[Start of Attachment]

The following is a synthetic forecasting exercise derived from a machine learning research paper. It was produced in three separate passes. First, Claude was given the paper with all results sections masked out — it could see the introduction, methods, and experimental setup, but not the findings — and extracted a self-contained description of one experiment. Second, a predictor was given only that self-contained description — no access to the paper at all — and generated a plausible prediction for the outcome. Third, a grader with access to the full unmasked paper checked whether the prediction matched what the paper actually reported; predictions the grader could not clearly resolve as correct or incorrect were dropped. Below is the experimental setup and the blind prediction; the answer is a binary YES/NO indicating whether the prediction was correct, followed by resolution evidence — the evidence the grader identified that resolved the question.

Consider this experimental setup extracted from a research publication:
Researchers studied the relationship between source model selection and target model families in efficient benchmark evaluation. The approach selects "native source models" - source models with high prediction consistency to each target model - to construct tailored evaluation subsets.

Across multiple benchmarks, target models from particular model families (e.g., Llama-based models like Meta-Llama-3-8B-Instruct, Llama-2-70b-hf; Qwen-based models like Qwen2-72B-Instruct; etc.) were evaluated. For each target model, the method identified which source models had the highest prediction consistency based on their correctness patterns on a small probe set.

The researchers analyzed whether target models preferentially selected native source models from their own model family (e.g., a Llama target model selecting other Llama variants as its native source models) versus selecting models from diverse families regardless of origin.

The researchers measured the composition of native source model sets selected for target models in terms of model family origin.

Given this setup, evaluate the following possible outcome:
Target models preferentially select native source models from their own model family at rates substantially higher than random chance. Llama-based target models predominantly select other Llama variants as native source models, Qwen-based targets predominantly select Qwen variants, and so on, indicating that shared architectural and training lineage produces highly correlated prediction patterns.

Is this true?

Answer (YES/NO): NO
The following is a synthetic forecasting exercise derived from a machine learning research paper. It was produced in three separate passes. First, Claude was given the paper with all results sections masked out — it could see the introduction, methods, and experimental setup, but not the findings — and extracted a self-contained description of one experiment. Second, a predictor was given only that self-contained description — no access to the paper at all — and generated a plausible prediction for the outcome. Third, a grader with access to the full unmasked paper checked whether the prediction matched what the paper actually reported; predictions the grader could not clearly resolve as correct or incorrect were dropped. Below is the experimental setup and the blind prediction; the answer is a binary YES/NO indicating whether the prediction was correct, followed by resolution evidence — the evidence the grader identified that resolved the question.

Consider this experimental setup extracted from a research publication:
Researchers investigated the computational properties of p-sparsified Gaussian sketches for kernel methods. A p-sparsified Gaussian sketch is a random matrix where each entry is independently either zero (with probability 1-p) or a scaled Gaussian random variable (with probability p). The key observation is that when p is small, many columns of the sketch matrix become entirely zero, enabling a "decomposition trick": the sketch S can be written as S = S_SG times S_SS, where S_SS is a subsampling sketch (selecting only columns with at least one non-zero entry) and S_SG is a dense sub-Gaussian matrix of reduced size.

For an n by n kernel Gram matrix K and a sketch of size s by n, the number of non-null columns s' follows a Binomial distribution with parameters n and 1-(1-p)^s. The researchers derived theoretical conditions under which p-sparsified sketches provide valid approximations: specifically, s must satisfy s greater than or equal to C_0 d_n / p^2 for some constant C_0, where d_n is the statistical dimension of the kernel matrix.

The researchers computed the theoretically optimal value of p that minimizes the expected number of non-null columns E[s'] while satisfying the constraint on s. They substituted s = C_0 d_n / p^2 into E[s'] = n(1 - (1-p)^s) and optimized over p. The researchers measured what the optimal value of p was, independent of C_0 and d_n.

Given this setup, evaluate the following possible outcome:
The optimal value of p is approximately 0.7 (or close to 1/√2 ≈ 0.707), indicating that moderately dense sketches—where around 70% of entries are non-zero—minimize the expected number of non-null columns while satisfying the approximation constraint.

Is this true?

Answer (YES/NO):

[End of Attachment]

EXERCISE DETAILS: Would you copy every line of the entries that includes the word "origin"?

TASK OUTPUT:
The researchers analyzed whether target models preferentially selected native source models from their own model family (e.g., a Llama target model selecting other Llama variants as its native source models) versus selecting models from diverse families regardless of origin.
The researchers measured the composition of native source model sets selected for target models in terms of model family origin.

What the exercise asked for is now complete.